Rosyjski Sport Express określił wydarzenie jako "najbardziej nagłośnioną walkę roku", w której łączna waga zawodników wynosi 35 kilogramów. Zacytował też, co na temat samej sprawy mają do powiedzenia jej główni bohaterowie.

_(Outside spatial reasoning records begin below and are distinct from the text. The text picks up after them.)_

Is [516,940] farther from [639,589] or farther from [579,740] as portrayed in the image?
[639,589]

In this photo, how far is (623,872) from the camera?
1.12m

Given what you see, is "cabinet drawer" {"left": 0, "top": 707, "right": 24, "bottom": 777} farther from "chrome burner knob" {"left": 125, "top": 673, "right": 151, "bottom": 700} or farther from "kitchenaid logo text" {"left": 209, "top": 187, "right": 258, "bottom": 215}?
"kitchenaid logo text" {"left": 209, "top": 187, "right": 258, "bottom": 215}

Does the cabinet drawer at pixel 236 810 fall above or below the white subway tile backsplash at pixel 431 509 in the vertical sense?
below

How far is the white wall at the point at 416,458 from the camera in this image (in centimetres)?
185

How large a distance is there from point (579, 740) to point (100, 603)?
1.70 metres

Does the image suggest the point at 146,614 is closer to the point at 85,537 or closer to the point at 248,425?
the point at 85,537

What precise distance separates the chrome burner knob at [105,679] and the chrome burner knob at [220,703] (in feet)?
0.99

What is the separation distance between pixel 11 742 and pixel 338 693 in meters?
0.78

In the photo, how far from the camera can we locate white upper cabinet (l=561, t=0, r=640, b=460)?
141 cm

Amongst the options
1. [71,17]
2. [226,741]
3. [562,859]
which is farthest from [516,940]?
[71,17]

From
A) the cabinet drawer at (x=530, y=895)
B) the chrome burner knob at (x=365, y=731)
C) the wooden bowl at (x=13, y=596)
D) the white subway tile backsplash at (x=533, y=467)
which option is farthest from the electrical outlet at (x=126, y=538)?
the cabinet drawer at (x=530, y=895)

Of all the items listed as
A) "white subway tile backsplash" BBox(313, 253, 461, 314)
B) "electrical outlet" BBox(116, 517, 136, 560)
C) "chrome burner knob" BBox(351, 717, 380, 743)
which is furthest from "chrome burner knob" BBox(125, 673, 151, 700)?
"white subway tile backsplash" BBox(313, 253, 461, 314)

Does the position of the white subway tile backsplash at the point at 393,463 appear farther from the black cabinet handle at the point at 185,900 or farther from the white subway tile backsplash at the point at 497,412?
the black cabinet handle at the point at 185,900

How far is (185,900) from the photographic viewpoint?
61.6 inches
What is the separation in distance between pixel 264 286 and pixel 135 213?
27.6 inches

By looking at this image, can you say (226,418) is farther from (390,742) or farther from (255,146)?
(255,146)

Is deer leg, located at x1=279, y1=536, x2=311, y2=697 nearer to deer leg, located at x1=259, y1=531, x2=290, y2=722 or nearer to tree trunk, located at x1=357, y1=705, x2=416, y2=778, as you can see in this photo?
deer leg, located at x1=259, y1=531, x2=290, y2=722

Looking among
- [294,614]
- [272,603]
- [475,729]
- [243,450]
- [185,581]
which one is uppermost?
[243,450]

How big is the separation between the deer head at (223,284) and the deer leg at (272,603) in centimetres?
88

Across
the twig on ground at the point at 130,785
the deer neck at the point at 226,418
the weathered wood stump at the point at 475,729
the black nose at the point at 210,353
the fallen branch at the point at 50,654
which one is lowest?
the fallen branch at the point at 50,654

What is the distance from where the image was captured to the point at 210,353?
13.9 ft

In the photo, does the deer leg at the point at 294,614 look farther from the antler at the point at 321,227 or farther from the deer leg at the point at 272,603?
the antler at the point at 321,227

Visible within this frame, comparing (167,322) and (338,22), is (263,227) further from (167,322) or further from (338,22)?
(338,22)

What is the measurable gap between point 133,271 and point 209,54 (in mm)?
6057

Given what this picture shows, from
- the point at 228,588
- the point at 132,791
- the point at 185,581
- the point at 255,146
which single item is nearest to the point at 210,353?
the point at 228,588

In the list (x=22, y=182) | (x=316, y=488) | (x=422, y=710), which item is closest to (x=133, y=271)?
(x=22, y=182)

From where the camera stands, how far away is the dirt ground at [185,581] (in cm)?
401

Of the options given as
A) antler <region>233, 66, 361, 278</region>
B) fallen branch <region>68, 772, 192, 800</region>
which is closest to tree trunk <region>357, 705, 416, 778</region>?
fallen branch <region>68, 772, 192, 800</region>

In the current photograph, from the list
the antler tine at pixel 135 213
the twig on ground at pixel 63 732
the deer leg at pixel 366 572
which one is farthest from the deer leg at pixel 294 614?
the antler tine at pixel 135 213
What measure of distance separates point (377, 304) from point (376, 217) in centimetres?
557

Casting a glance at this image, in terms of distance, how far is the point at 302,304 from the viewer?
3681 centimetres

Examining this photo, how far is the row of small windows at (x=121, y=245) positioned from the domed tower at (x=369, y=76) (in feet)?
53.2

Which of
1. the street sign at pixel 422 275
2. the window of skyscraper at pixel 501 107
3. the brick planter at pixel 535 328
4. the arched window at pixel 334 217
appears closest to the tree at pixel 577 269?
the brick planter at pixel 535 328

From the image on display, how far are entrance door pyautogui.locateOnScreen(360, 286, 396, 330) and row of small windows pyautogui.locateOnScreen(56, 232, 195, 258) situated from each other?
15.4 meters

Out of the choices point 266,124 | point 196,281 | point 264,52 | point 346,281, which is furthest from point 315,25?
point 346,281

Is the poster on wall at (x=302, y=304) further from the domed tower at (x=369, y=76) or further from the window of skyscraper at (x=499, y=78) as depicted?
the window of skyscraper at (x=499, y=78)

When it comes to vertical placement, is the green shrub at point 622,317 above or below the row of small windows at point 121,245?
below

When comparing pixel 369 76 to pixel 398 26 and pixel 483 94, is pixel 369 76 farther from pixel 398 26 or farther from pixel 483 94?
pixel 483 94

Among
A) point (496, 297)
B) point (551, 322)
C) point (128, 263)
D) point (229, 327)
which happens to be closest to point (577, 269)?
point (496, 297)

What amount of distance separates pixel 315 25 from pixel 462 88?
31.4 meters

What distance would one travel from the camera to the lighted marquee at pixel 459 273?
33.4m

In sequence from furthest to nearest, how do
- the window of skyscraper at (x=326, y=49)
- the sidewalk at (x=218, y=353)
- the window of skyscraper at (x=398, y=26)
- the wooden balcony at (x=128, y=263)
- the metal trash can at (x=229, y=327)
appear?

- Nie uważam się za niepełnosprawnego. Po prostu nie rosnę, to wszystko. Kiedy idę szybko, czuję się zmęczony - mówił Magomedow, który w innym wywiadzie przyznał, że lubi też jeździć na rowerze. - Inni 18-latkowie siedzą w domu i piszą, że jestem opóźniony w rozwoju. Tylko że oni, jak chcą zarobić, to im nie wychodzi, więc mi zazdroszczą - podsumował.

 

- Chwała Bogu, bo mam nogi, ręce i mózg. Nie uważam się za inwalidę - dodał Abdurozik. Zarabiam pieniądze i co miesiąc część przesyłam rodzicom. Buduję dom, buduję restaurację w moim mieście. Myślę, że jestem nawet bardziej wartościowy niż niektórzy dorośli, bo ja już wiem jak zarabiać - dodał.

Magomedow w jednym z wywiadów przyznał, że jeśli wszystko będzie szło zgodnie z jego planami, dzięki swojej działalności online będzie miesięcznie zarabiał około 500 tys. rubli (ponad 25 tys. złotych) to pieniądze od sponsorów, za akcje i promowanie produktów na jego kontach społecznościowych.

Abdurozik ostatnio zbiera brawa za piosenkę i klip do utworu "Westchnienie ulgi" mówiący o miłości do dziewczyny. Utwór w ciągu jednego miesiąca na YouTubie obejrzało ponad milion widzów. Wzajemną konferencję dwóch nastolatków promującą ich walkę w ciągu 11 godzin zainteresowało się 3 mln widzów. Do potyczki miało dojść 18 maja. Promujący wydarzenie Tamajew na razie nie potwierdził, czy się odbyła. Nie opublikował też z niego żadnych nagrań.